_Goals_:
- 1) In the forum thread on significance levels, at what value does the null hypothesis get rejected?
- 2) List each different decimal number that appears in the forum thread on significance levels.

_Supplied text_:
-- BEGIN --

Can someone explain 6ii.
2. What do you think the answer is/why?

(It has something to do with significance levels and what they actually mean).
3. (Original post by SeanFM)
What do you think the answer is/why?

(It has something to do with significance levels and what they actually mean).
The null hypothesis gets rejected at 0.0468.
so 20*0.0468. But what does 0.8 show and what does 0.468, thats the bit im slightly confused with.
4. (Original post by Super199)
The null hypothesis gets rejected at 0.0468.
so 20*0.0468. But what does 0.8 show and what does 0.468, thats the bit im slightly confused with.
The 0.8 bit just shows that the probability of rejecting it is indeed the significance level you found earlier. If the probability was 0.6 or anything other than 0.8 then you can't use your significance level to answer thet question.

And the significance level (if it were 5%, for example) means that you would expect 1 in 20 tests to not lie in the confidence interval of whatever you have (and so you would expect to reject the null hypothesis once every 20 tests).

And since you have 20 tests, you're just multiplying by 0.0468 (the significance level, which is the same as the probability of rejecting H0) to see how many you'd expect to reject in 20o fthem.
5. (Original post by SeanFM)
The 0.8 bit just shows that the probability of rejecting it is indeed the significance level you found earlier. If the probability was 0.6 or anything other than 0.8 then you can't use your significance level to answer thet question.

And the significance level (if it were 5%, for example) means that you would expect 1 in 20 tests to not lie in the confidence interval of whatever you have (and so you would expect to reject the null hypothesis once every 20 tests).

And since you have 20 tests, you're just multiplying by 0.0468 (the significance level, which is the same as the probability of rejecting H0) to see how many you'd expect to reject in 20o fthem.
But isn't 0.8 the probability. So why isn't it 20*0.8?
6. (Original post by Super199)
But isn't 0.8 the probability. So why isn't it 20*0.8?

-- END --

[Spatial data with pictures]
-- BEGIN --

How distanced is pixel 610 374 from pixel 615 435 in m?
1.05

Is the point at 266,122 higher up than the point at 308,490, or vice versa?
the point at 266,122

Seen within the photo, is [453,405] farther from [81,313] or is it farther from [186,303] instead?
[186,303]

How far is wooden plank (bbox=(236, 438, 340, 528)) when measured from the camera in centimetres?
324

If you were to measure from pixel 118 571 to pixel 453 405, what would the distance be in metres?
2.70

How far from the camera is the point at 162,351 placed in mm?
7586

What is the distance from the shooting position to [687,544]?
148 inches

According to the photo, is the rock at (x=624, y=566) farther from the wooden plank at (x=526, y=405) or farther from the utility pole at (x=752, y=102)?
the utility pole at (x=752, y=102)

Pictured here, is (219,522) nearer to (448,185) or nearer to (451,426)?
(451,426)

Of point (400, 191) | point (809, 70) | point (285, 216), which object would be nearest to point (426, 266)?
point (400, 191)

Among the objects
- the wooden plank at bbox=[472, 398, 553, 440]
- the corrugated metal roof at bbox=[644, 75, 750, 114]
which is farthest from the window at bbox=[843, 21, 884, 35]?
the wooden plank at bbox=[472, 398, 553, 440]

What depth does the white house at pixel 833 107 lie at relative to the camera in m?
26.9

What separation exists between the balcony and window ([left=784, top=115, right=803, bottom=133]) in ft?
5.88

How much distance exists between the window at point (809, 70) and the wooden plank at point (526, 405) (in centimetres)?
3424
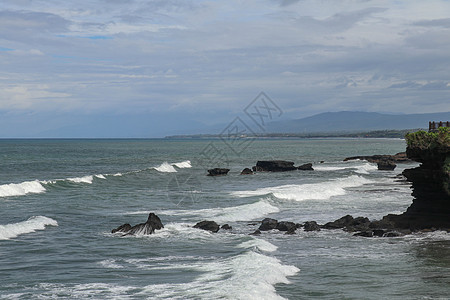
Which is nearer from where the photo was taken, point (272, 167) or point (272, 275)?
point (272, 275)

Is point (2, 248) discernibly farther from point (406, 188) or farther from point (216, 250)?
point (406, 188)

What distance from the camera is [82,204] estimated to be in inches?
1308

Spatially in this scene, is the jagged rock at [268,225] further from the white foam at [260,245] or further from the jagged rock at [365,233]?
the jagged rock at [365,233]

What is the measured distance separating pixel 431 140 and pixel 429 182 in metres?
2.11

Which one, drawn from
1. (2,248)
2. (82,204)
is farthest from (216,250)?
(82,204)

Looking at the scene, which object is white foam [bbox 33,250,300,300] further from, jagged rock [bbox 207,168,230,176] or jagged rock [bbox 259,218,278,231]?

-- END --

_Responses by task_:
- 1) 0.0468

- 2) 0.0468, 0.8, 0.468, 0.6